I would love to see the algorithm which you are planning to run on this machine…

DrYak · May 5, 2008, 12:57pm

Technically you don’t even need to have a graphical interface running or even installed to run CUDA code (that’s what I’m doing I have a CentOS server without Xorg installed, equiped with an old PCI card for text terminal and a 9800 GTX that is solely used for running the CUDA code). So even if the GUI crashes with too many cards (as a reference, see answers to that slashdot thread or search “multiseat X” keywords - lots of local multiusers on X window server are reported but some exhibit instabilities with too many graphic cards) that won’t pose any actual problem in your situation.

As for CUDA, according to the documentation, the API simply considers each GPU as a separate CUDA device, so with your installation you would simply end up having 8 different device to which you could assign 8 different CUDA process. (And the 2x quad core should provide largely enough horsepower to run the CPU side of those task). The main problem I see is memory and bandwidth limitation : GX2 have only 512MB per card, and 8 CUDA task are going to put a significant stress on the bus when each transfers data between host and device. I don’t know, maybe AMD processors fare better as they have onboard memory controller and their dual channel can be decoupled (thus a dual proc system features 4 independent simultaneous access to the memory).

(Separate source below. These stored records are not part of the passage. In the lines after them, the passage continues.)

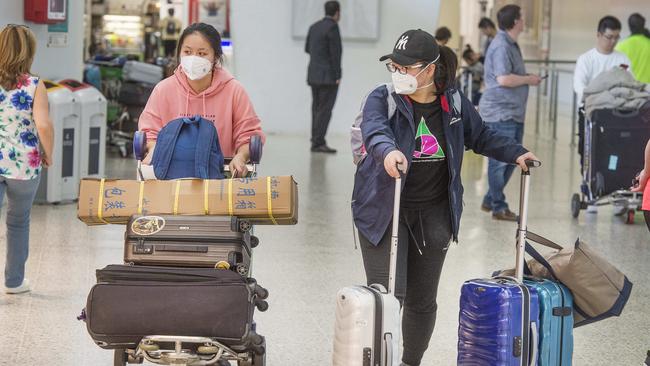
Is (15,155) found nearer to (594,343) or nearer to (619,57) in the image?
(594,343)

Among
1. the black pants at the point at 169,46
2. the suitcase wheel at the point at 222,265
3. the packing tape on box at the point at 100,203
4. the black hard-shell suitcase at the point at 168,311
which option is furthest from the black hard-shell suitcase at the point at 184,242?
the black pants at the point at 169,46

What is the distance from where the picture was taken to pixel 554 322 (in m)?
4.51

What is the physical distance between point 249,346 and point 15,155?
264 cm

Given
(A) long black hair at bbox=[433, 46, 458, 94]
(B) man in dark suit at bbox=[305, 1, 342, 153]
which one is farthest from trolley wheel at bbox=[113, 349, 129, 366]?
(B) man in dark suit at bbox=[305, 1, 342, 153]

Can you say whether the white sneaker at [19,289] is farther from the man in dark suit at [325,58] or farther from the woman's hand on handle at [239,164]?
the man in dark suit at [325,58]

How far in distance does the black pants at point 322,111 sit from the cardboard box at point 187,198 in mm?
10263

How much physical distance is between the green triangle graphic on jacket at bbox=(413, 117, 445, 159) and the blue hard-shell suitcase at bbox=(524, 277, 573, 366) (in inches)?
24.5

seibert · May 5, 2008, 1:53pm

Yeah, this kind of 8 device configuration only makes sense for kernel in which all of the host<->device transfer can be done up front, and then minimal host communication is needed per iteration. There are many problems where this is possible.

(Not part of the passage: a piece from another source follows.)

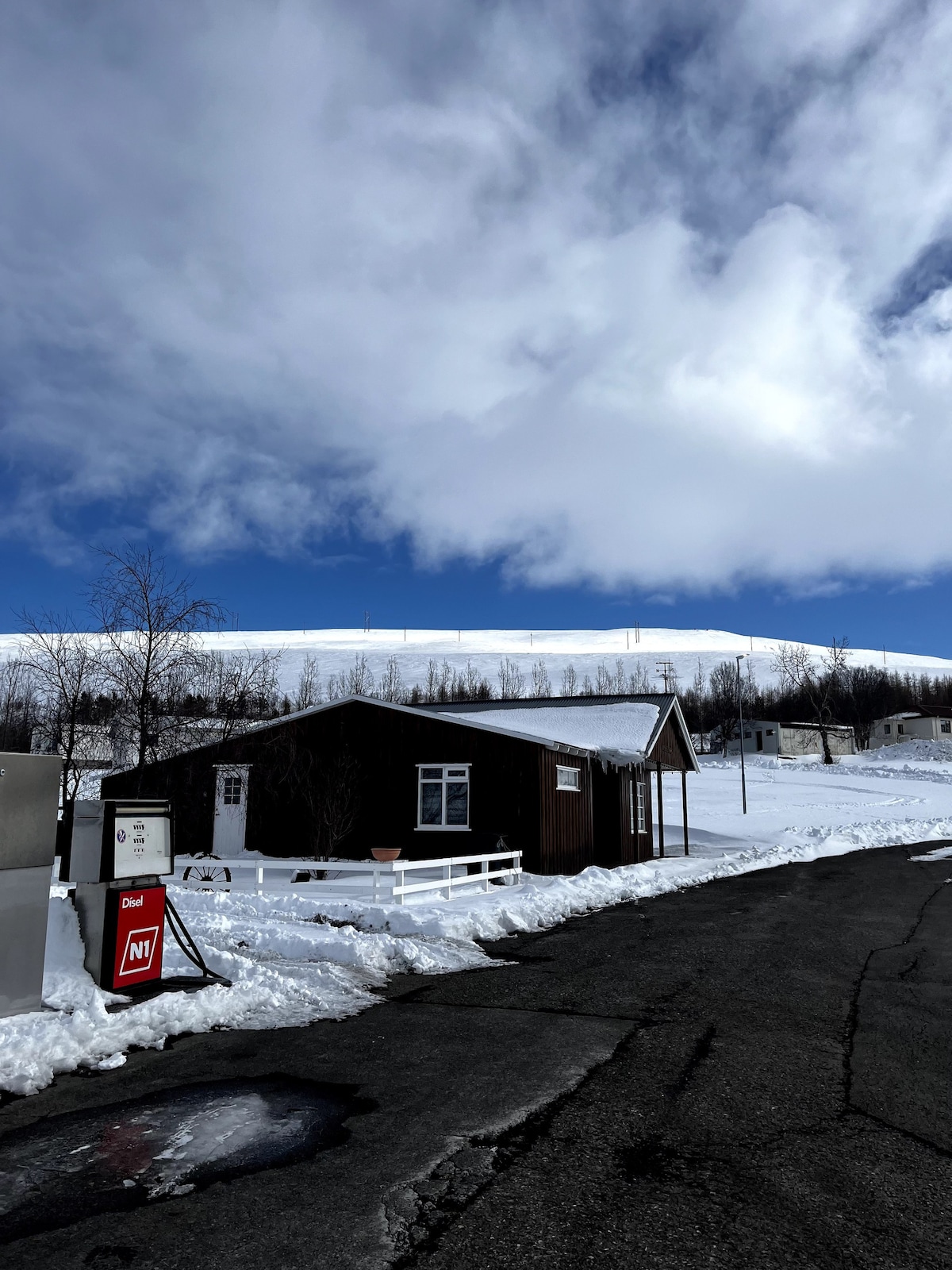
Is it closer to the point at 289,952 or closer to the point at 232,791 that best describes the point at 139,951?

I wonder what kernel startup bottlenecks there are. It’s possible that even with 8 CPU cores, there might be some OS-level contention which prevents short kernels from being issued to all 8 devices simultaneously. Would be interesting to benchmark for sure…

skippy1729 · May 6, 2008, 7:28am

Looking at this again. The GX2’s are double wide but this does not mean that they are usable on two PCIe slots which are double spaced. The sides of the any two adjacent cards will be up against each other, the outside air intake is through the back of the card and the exhaust is through the sides. Have a fire extinguisher handy. Water cooling will not help. The cooling block is sandwiched between the two boards and the overall width of the assembly is not reduced, in fact, it may be slightly increased. Also the water blocks I have seen have the hose connections on the side, making double spacing impossible.

I cannot see any combination of risers that would allow four GX2’s on the skulltrail or any other board. Three looks possible: Card 1 in slot 1; Card 2 and riser (which also offsets by one slot) in slot 3; Card 3 and riser/offset in slot 6. Custom enclosure for sure.

There are a variety of industrial PCIe backplanes on the market. Perhaps one of these could work for you. However, when you get out of commodity hardware costs tend to skyrocket. What about a small cluster with MPI? Single quad CPU’s, two 9800GX2’s per node, motherboard with 2 (or more) gigabit ethernet ports.

Perhaps I don’t have the right picture of what you are trying to do. Let me know.

Skippy